▶ DOCUMENT EXCERPT

# Which Prop?



## Huge29 (Sep 17, 2007)

I was not in the market for a boat, but had a deal I couldn't pass up. So I got a little 18' sterndrive with 3.0l 4 cylinder. It came out of Vegas with a 14-1/4" 21 Pitch prop; clearly being a much higher elevation it would appear necessary for a lower pitch prop. I will frequent the Berry and Scofield. 
The old man uses teh same jets and prop at Powell and the Gorge and everywhere in between. What has your experience been? On our old similar boat we used a 19 Pitch prop. I will use it a little bit for towing tubes and possibly kids on a board, so I am thinking of leaning towards the lower pitch. What do you recommend and what has been your experience? Thanks!

▶ INFORMATION SUPPLIED
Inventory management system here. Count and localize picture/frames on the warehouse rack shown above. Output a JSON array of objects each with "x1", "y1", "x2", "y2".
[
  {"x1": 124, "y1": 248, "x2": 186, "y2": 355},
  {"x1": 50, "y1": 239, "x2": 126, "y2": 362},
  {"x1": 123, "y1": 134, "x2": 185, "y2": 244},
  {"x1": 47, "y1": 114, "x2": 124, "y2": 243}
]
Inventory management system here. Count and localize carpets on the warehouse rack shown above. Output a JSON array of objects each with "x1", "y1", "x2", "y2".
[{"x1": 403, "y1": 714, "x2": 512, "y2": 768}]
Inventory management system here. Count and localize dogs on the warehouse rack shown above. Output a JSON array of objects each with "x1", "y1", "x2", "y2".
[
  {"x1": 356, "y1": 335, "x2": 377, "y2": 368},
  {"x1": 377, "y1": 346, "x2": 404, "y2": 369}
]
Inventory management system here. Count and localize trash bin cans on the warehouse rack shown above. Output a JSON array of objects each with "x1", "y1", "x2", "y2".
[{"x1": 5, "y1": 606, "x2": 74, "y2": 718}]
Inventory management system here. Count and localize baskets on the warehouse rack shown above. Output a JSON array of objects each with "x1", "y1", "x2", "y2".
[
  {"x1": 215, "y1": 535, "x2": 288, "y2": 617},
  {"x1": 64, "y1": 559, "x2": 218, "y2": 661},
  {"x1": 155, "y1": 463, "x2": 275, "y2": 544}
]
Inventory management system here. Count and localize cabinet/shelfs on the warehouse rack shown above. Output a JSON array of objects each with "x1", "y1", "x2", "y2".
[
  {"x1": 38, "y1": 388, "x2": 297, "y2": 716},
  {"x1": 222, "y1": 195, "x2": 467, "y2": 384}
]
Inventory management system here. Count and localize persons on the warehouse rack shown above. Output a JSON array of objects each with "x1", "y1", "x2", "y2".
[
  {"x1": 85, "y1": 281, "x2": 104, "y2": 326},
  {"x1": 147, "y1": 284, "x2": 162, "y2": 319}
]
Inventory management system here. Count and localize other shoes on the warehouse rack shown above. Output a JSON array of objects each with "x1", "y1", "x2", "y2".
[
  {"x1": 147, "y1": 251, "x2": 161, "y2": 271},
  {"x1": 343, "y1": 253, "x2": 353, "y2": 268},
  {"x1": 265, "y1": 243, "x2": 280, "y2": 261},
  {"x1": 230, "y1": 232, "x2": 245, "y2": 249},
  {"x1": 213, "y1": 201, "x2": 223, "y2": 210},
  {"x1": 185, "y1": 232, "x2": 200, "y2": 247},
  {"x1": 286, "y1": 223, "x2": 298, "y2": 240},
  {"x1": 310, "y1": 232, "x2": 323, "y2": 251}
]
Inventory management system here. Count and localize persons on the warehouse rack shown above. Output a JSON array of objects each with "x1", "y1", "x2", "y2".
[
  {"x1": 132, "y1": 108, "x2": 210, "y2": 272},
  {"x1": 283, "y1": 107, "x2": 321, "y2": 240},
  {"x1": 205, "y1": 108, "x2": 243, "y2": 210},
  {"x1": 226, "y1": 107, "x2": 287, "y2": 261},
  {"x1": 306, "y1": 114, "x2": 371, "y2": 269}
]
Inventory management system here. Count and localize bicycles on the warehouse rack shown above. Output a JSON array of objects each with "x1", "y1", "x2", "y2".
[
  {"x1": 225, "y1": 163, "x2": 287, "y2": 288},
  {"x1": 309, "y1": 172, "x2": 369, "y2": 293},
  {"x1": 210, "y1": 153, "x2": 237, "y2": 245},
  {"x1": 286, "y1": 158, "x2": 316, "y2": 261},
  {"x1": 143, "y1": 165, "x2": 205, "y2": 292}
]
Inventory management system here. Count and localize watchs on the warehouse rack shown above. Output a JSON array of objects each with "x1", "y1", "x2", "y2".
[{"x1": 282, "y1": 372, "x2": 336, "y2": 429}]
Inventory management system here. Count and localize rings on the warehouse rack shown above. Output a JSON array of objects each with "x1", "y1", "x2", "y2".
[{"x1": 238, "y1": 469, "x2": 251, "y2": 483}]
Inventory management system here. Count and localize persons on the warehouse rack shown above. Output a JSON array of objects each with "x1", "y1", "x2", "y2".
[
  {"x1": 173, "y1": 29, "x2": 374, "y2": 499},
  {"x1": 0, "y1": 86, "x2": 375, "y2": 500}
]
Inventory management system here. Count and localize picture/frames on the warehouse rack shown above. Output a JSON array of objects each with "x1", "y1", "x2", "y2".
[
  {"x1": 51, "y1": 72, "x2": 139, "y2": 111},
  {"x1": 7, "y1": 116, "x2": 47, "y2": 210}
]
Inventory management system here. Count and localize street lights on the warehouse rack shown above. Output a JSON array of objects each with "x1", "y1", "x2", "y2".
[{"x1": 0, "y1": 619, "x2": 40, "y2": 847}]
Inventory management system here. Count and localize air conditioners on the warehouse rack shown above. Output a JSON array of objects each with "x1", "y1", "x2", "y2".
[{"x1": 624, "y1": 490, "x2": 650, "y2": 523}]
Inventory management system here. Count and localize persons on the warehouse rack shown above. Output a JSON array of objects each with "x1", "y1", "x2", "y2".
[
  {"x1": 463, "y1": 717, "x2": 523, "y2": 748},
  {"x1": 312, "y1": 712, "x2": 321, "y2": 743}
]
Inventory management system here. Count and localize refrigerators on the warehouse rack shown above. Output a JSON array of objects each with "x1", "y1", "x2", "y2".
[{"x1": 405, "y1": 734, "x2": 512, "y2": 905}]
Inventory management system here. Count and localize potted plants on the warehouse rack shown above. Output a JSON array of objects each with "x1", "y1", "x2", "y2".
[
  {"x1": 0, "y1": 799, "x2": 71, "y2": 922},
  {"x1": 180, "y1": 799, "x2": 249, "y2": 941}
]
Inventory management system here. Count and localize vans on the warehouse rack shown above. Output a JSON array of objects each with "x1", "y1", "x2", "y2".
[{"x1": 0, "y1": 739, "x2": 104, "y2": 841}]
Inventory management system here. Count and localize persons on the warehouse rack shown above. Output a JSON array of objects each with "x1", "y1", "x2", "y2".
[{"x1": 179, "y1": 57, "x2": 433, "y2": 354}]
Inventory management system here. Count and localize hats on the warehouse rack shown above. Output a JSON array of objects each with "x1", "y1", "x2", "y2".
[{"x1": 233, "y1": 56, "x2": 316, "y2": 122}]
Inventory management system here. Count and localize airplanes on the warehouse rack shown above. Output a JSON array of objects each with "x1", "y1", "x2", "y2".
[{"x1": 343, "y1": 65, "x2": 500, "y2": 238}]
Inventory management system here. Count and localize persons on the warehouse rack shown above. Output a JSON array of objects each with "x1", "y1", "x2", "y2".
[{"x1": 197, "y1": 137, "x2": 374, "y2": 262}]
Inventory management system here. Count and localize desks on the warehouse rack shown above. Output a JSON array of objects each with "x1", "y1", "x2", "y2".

▶ WHAT TO DO
Extend the forum thread on picking a boat propeller, starting right after its final sentence.

▶ WRITTEN ANSWER
----------



## DallanC (Jan 13, 2009)

I use a 13 pitch prop for Berry / Scofield with our 4 cylinder I/O. And a 15pitch prop for lower lakes. I dont ski or care to tow tubes... I do care about being in the proper trolling speed for kokes.

My motor is a little underpowered... I need to do a compression test on cylinder #4, I think its low hence using a more torque'y prop.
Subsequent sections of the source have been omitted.